• Текст

::::

Однако всё действие проникнуто этим наивным желанием преодолеть условности театра и столкнуть лицом к лицу естественное и искусственное, однако сам режиссёр не замечает, что границы эти существуют только у него в голове. Он преподносит нам зрелище, которое больше похоже на его псевдо-патографию: история патологических отношений с матерью, гомосексуализм, нарциссически конфликт со своим телом – хотя вопрос «так ли это на самом деле?» в театре оказывается совершенно бесполезным. Будь это истиной или ложью в реальной жизни, для сценического действия это не прибавляет ни новых значений, ни новой выразительности, ни драматизма. Вопрос о реальности за пределами сцены – это вообще не вопрос театра. Тем не менее, идея спектакля вращается вокруг вопроса о подлинности и фальшивости, настоящей орхидее и искусственной орхидее: при всей своей технологической современности, Дельбоно остаётся в рамках классического противопоставления «настоящего» и «искусственного».
Одна из героинь спектакля торгует репродукциями картин, которые славны лишь тем, что когда-то принадлежали её бабушке. Другая рассказывает историю про две орхидеи, которые стоят на подоконнике, один из цветков настоящий (орхидея-1), а другой искусственный (орхидея-2), и никто не мог отличить один от другого. Но давайте зададимся вопросом о подлинности. Что даёт нам основания думать о предмете как о более «настоящем», «подлинном» или «живом», нежели другой объект? Или что делает предмет более «искусственным» по сравнению со всеми остальными?

::::

• Исходные данные
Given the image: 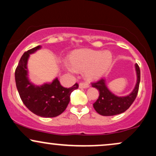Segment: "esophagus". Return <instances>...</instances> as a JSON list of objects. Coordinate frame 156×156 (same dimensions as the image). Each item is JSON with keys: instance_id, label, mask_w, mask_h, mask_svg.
Masks as SVG:
<instances>
[{"instance_id": "obj_1", "label": "esophagus", "mask_w": 156, "mask_h": 156, "mask_svg": "<svg viewBox=\"0 0 156 156\" xmlns=\"http://www.w3.org/2000/svg\"><path fill=\"white\" fill-rule=\"evenodd\" d=\"M89 87V85L87 83H79V88L80 89H87Z\"/></svg>"}]
</instances>
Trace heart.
Returning a JSON list of instances; mask_svg holds the SVG:
<instances>
[{
  "mask_svg": "<svg viewBox=\"0 0 156 156\" xmlns=\"http://www.w3.org/2000/svg\"><path fill=\"white\" fill-rule=\"evenodd\" d=\"M68 70L84 72L88 80H95L101 78L108 70L112 62L110 51H94L91 49H79L74 51L69 55Z\"/></svg>",
  "mask_w": 156,
  "mask_h": 156,
  "instance_id": "1",
  "label": "heart"
}]
</instances>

::::

• Задание 1
Перечислите, чего, согласно тексту о спектакле Дельбоно, не прибавляет сценическому действию то, истина это или ложь в реальной жизни.
• Задание 2
Процитируйте фрагмент из текста о спектакле Дельбоно, начиная со слов «Одна из героинь» и заканчивая словами «со всеми остальными?».

• Ответ 1
Новых значений; новой выразительности; драматизма.

• Ответ 2
Одна из героинь спектакля торгует репродукциями картин, которые славны лишь тем, что когда-то принадлежали её бабушке. Другая рассказывает историю про две орхидеи, которые стоят на подоконнике, один из цветков настоящий (орхидея-1), а другой искусственный (орхидея-2), и никто не мог отличить один от другого. Но давайте зададимся вопросом о подлинности. Что даёт нам основания думать о предмете как о более «настоящем», «подлинном» или «живом», нежели другой объект? Или что делает предмет более «искусственным» по сравнению со всеми остальными?